En fait, c’est un peu comme si au fond de lui-même, Spielberg le savait déjà, comme en fait preuve sa première heure, qui se contente de marcher dans les pas de ce qui l’a précédé sans oser lui faire de l’ombre. Les NMew-Yorkais de souche, les immigrants portoricains, les Jets, les Sharks et cette relecture moderne du Roméo et Juliette de Shakespeare, bref, tout ce qu’on se rappelle du long-métrage y est.
On sent néanmoins, dès les premières images, un désir de mieux contextualiser l’époque et les enjeux, tout comme de s’avérer encore plus juste en matière de représentation culturelle – on pense à cette magnifique distribution qui fait la part belle aux visages peu connus et aux nouveaux venus, tout comme à cette décision controversée de n’offrir aucun sous-titre et bien peu de traductions aux dialogues qui ne sont pas en anglais. Il y a bien sûr l’excuse de la lettre d’amour, ou encore la volonté de ne pas dénaturaliser un classique, mais venant de celui-ci qui avait quand même osé un War of the Worlds particulièrement moderne face à ce que Wells avait à priori livré, disons qu’on était quand même curieux de voir où Spielberg ferait preuve d’audace.
Ainsi, disons qu’on a un peu peur, au début, parce que la scène d’ouverture peine à nous laisser autant béats et sous le charme que le faisait le premier film.

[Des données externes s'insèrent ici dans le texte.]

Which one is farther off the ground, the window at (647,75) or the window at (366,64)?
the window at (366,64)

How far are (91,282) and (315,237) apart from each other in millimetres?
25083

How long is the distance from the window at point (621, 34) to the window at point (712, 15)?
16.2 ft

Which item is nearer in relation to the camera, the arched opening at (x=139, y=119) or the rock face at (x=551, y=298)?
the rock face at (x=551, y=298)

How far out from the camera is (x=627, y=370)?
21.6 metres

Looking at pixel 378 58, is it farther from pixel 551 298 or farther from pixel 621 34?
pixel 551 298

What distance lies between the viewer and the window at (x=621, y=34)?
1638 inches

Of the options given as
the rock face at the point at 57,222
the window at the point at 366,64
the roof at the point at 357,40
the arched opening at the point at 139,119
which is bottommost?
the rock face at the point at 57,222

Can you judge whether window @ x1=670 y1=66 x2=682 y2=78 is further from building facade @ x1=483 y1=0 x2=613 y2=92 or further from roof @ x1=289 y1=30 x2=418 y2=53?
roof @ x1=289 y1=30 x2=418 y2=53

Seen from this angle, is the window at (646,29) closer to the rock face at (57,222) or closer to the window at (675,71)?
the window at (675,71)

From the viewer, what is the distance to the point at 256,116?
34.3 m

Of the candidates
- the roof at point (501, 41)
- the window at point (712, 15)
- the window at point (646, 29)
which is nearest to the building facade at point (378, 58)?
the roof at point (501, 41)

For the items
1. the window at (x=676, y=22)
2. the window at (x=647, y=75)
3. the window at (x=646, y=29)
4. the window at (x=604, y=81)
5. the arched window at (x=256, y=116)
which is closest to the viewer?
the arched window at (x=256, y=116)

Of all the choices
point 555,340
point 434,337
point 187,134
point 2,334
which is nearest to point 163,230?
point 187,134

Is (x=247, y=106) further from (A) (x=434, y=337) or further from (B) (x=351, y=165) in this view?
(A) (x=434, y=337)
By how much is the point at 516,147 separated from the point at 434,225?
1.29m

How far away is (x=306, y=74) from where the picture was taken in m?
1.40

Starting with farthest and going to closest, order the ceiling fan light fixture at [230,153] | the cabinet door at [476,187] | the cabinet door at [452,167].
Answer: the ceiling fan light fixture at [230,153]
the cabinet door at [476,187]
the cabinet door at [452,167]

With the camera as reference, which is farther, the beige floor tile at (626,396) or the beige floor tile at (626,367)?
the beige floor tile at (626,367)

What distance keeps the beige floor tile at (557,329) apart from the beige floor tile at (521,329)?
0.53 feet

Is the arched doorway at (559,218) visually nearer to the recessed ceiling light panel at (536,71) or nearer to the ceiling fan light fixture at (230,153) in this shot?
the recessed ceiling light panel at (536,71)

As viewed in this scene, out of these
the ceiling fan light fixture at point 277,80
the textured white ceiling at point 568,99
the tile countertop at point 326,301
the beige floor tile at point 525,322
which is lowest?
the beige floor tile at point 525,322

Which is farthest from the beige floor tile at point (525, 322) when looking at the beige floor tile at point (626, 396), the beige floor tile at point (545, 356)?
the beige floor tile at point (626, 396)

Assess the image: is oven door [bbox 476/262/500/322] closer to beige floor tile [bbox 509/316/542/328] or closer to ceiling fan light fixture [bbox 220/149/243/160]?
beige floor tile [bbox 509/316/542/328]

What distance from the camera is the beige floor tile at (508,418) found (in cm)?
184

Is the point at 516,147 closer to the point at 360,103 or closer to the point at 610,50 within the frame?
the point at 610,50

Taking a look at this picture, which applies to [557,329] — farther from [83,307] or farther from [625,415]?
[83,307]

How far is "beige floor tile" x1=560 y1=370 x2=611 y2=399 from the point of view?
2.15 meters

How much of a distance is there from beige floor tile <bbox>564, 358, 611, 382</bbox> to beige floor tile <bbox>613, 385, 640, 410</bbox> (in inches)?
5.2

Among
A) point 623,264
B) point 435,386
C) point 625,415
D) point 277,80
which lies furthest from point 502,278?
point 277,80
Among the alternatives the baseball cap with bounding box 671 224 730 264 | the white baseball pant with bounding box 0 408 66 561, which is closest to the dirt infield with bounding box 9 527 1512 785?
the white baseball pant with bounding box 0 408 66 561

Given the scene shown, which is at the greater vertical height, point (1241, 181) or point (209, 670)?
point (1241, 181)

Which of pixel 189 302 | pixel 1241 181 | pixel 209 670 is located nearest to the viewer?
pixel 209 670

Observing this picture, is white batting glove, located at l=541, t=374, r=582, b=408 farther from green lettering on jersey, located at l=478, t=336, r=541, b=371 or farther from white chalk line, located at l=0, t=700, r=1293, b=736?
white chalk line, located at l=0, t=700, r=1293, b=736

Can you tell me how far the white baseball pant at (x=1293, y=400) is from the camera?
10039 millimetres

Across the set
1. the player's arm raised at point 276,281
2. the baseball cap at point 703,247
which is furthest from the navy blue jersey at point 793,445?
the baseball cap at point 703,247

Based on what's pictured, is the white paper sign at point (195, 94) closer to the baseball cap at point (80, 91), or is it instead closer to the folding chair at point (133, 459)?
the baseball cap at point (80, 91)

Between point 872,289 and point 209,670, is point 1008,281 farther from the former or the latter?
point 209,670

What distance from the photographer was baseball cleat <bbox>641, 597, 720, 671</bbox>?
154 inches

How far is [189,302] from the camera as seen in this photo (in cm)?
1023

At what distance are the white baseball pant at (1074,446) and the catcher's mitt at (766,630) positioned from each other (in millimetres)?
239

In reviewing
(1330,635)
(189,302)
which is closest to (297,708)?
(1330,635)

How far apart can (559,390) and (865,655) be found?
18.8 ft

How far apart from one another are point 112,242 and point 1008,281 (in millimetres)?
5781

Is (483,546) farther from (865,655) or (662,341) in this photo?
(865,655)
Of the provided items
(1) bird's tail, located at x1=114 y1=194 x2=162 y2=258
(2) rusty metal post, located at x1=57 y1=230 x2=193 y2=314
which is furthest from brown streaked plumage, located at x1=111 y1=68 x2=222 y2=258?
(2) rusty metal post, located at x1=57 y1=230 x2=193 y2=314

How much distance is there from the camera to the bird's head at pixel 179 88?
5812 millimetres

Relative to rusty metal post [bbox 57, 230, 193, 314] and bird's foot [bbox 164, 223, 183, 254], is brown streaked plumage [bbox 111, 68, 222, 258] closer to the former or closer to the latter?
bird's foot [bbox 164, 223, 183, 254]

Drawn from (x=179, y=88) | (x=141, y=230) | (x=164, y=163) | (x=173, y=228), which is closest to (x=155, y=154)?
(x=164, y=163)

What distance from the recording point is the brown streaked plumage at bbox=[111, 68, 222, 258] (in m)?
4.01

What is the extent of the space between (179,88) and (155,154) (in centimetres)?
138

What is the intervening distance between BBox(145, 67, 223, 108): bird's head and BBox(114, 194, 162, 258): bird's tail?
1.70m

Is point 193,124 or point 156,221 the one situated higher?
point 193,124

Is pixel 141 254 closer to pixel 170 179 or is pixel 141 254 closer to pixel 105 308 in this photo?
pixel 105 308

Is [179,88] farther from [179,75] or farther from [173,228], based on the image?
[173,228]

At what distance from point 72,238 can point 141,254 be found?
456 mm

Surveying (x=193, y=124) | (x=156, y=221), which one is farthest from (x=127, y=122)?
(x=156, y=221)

Idem pour l’extraordinaire scène de danse communautaire.
On ne cachera pas que c’est lorsqu’on retrouve les chorégraphies originales de Jerome Robbins qu’on sourit le plus : impossible d’oublier la première rencontre de Tony et Maria et ces magnifiques mouvements de bras, de mains et de claquements de doigts.
Il y a aussi que la méticulosité surcontrôlée des scènes tournées en studio n’est pas toujours à l’avantage de la production, lui donnant des airs qui manquent de naturel, n’en déplaise à cet aspect vieillot qui fait la part belle à ce clin d’œil aux productions d’antan (Damien Chazelle avait pourtant réussi à y rendre hommage autrement avec son sublime La La Land) tout comme de l’impressionnante direction photo de Janusz Kaminski, fidèle collaborateur de Spielberg.
C’est d’ailleurs derrière la caméra que se trouve toute l’artillerie lourde alors qu’une panoplie de collaborateurs habituels ont été de nouveau recrutés comme le scénariste Tony Kushner et les monteurs Sarah Broshar et Michael Kahn.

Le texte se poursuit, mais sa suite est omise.